Cannes 2015. Cemetery of Splendour

Cemetery of Splendour

Cemetery of Splendour ***1/2

Il nuovo film di Apichatpong, dopo la Palma d’Oro di Zio Boonmee, e’ una nuova magnifica riflessione sul tempo e sul corpo, che si impone come uno dei grandi film di Cannes 68.

Nella citta’ di Khon Kaen, un gruppo di soldati sembra affetto da strana malattia del sonno. Ricoverati un a vecchia scuola riconvertita ad ospedale, vivono in una sorta di sonno profondo, da cui solo alcuni si risvegliano per brevi momenti.

Jen e’ un’anziana donna che dedica il suo tempo ad accudire uno dei soldati, Itt, bello come Clark Kent. Accanto a lei anche misteriosa Keng, che ha poteri paranormali e sembra poter entrare in contatto con lo spirito dei soldati.

Itt si risveglia e conosce Jen. Pranzano assieme, vanno a cinema, strappano al sonno ed alla malattia brandelli di vita.

Secondo Keng la scuola dove riposano i soldati sorge su un antico campo di battaglia. Per magia quella battaglia non e’ ancora terminata e l’anima dei soldati e’ assorbita da quel luogo.

Lo spiritualismo di Apichatpong si fonde qui in modo definitivo con una concezione materialistica della vita che rende il suo cinema assolutamente magico.

I protagonisti parlano solo di ospedali, creme di bellezza, arti da lenire, corpi da accudire mentre nel frattempo li vediamo evocare palazzi reali e battaglie di altre vite: in Cemetery of Splendour il tempo scorre in modo originale, ma e’ lo stesso inesorabile per chi rimane inchiodato a quei letti. Neppure la cromoterapia sembra giovane ai soldati.

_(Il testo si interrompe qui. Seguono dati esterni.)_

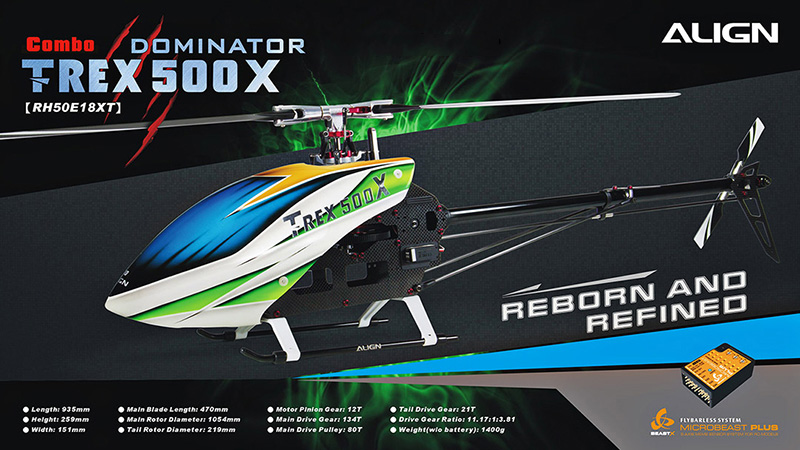�˾���ũ RH50E18XW [ALIGN] T-Rex500X Super Combo(Belt Version) - ����, ���ӱ�, ���ͽ� ����3��, ����  ����1��, ����ũ�κ�Ʈ ���̷� ���� 1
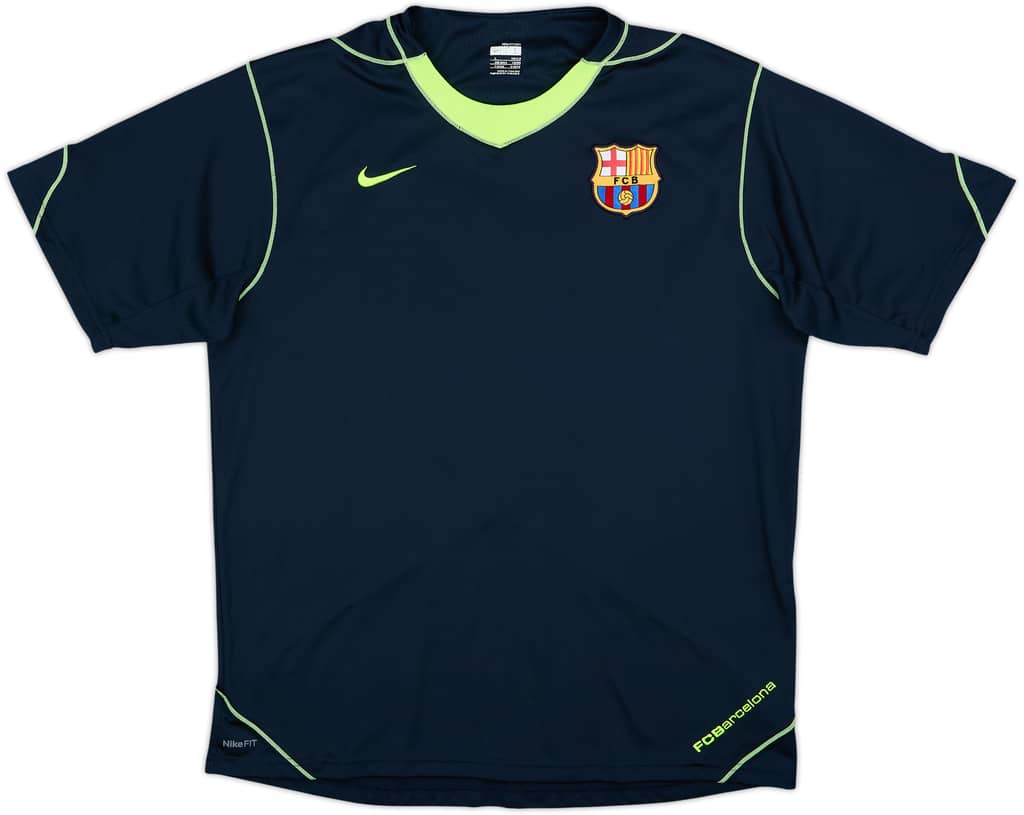 2007-08 Barcelona Nike Training Shirt - 9/10 - (L)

Le suggestioni visive sono ancora piu’ forti che in passato. Il cinema di Apichatpong e’ irraccontabile. E’ esperienza immersiva, da grande schermo e sala buia. E’ un flusso di immagini che parlano una spiritualita’ profondissima e ancestrale, mai di maniera o semplicemente esotica.

C’e’ una traccia forte ed autobiografica in questo Cemetery of Splendour, che riporta Apichatpong nella sua citta’ natale, alle prese con un viaggio che e’ anche un sogno ad occhi aperti. Il suo cinema si nutre si suggestioni diverse, di sacro e profano, si presente e passato, mai cosi’ perfettamente indossolubili sul grande schermo.

Cemetery of Splendour sembra anche il film piu’ politico del suo autore, cosi’ sottile nel mostrare un mondo in cui Jen non riesce piu’ a riconoscersi.

Molti i momenti indimenticabili: la cromoterapia dei soldati; il santuario con i pupazzetti di gomma con animali e dinosauri di tutte le dimensioni, offerti come oggetti votivi; l’apparizione delle sorelle a cui la protagonista chiede un voto; la serata a cinema di Jen e Itt, con un film d’azione truce e di maniera; il bosco in cui Jen e Keng si inoltrano, con le sue statue di terracotta le stanze immaginarie del palazzo reale.

Non so se Cemetery of Splendour avra’ una distribuzione italiana. Cercatelo, nei festival e nelle rassegne. Non ve ne pentirete.